If you’re searching for a home, you might’ve noticed that property listings are more detailed than ever before.

It’s no coincidence. In fact, it’s part of an industry-wide process to improve property listings and give you all the important information from the get-go.

The aim is to create a more transparent and less stressful process for everyone involved in buying, selling or renting.
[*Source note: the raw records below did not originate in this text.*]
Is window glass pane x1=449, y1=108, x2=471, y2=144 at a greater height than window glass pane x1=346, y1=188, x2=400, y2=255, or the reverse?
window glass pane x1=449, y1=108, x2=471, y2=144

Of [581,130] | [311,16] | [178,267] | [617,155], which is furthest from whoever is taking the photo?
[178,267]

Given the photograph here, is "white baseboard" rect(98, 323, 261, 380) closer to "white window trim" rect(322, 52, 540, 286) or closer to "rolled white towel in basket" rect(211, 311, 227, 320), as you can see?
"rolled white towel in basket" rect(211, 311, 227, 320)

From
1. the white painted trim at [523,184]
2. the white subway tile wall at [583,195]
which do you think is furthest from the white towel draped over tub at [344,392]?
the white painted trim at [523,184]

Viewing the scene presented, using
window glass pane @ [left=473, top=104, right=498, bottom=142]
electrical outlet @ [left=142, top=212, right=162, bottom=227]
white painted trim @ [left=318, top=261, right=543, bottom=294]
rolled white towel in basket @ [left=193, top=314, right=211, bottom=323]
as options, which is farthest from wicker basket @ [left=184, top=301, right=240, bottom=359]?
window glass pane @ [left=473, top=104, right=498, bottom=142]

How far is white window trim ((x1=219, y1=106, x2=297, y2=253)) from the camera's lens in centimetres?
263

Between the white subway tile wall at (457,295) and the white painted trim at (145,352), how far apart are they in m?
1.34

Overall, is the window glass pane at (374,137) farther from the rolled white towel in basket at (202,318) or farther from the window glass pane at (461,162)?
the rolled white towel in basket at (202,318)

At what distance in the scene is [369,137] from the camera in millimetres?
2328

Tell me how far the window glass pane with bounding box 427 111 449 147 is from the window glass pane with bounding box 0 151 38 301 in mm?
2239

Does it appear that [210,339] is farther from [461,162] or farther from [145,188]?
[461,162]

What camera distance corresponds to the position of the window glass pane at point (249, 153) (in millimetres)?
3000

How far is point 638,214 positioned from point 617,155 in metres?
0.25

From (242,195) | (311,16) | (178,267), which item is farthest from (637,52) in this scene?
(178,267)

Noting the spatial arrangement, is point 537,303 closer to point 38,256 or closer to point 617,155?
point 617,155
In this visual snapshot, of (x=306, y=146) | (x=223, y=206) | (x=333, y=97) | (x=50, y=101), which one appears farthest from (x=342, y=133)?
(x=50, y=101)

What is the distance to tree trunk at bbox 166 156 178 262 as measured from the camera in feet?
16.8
It’s all about helping you make informed decisions about a property.

And ultimately, it should help your sale, purchase or rental go through more smoothly, as the facts are clear and everyone knows what they’re getting into from the start.

What is ‘material information’ for a property listing?
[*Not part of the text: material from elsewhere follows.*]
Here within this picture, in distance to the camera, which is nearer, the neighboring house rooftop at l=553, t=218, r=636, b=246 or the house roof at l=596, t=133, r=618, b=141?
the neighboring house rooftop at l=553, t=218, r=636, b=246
The term ‘material information’ covers the nitty-gritty details about a property that might impact your choices around it.
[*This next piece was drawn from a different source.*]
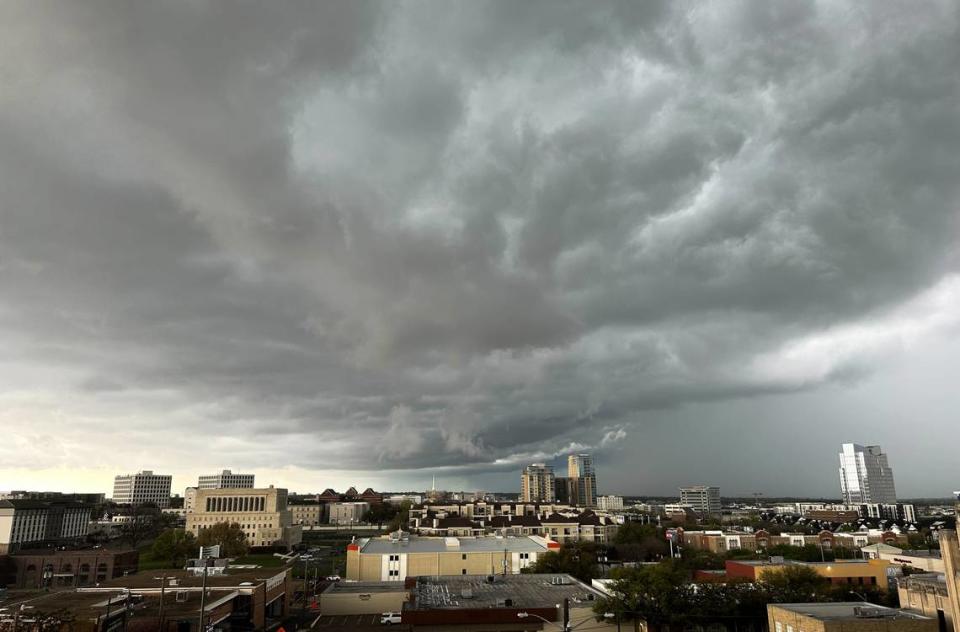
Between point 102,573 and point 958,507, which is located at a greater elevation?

National Trading Standards (NTS) defines it as “information which the average consumer needs, according to the context, to take an informed transactional decision”.

So think of it as the fine print that you really *need* to read about a property, once you’ve stopped admiring the photos or searching for the nearest pub.

It doesn’t cover information like local school ratings or proximity to a train station, as these are seen as preferences rather than essentials.

What information should you see on a property listing?

Since May 2022, estate agents need to include all unavoidable costs associated with a property when they list it for sale or to rent.

This video from NTS explains what’s changed with the material information rules and how they’re benefitting buyers, sellers and renters.

You should see the following information on all listings for properties for sale:

  • Sale price

  • Council tax band (or domestic rate in Northern Ireland)

  • Tenure (freehold, leasehold, share of leasehold, commonhold, feudal)

  • For leasehold properties: length of lease, annual ground rent, ground rent review period, annual service charge amount and service charge review period

  • For Shared Ownership properties: the percentage share being sold plus the  rent you’ll pay on the other proportion

And for rental properties, listings should include:

  • Rental rate

  • Deposit amount

  • Length of tenancy (year/month)

  • Council tax band (England, Wales and Scotland)

If you’re wondering about energy efficiency, you’re a step ahead. EPC ratings must be included on property listings under existing laws.

What if a listing is missing this information?

It’s the responsibility of estate agents to submit accurate material information on all their properties.

If they’ve missed something, NTS might get in touch with them to ask them to update or remove it.

If a property you’re interested in is missing some of the details, it’s best to contact the estate agent to ask them for more information.

There are no plans yet to remove property listings that don’t comply, but that might change in the future.

What does it mean if you’re selling your home?

The material information changes mean you’re required to provide certain details about your home and you might be liable if you misrepresent anything.

But it’s nothing to worry about.

Your estate agent will ask you for all the details they need and they’ll be responsible for adding it to the listing.

In fact, giving these details upfront will help encourage genuine enquiries. Potential buyers or tenants will be interested based on accurate information they’ve seen on the listing.

It can also help prevent a sale or rental agreement falling through at a later stage.

What material information will be shown on listings in the future?

When we reach the next steps of the process, you can also expect to see a property’s:

  • Renewable or alternative energy sources

  • Broadband options

  • Parking details

  • Locational information like flood risk

  • Rights and restrictions affecting the property

…and maybe more. The NTS is working on exactly which information will be required in Parts B and C of the process and we’ll update you as soon as they’re good to go – or watch this space for the latest updates.

Key takeaways

  • The term ‘material information’ covers the nitty-gritty details about a property that might impact your choices around it
  • Estate agents now need to include all unavoidable costs associated with a property when they list it for sale or to rent
  • There are plans for property listings to become even more detailed in the future.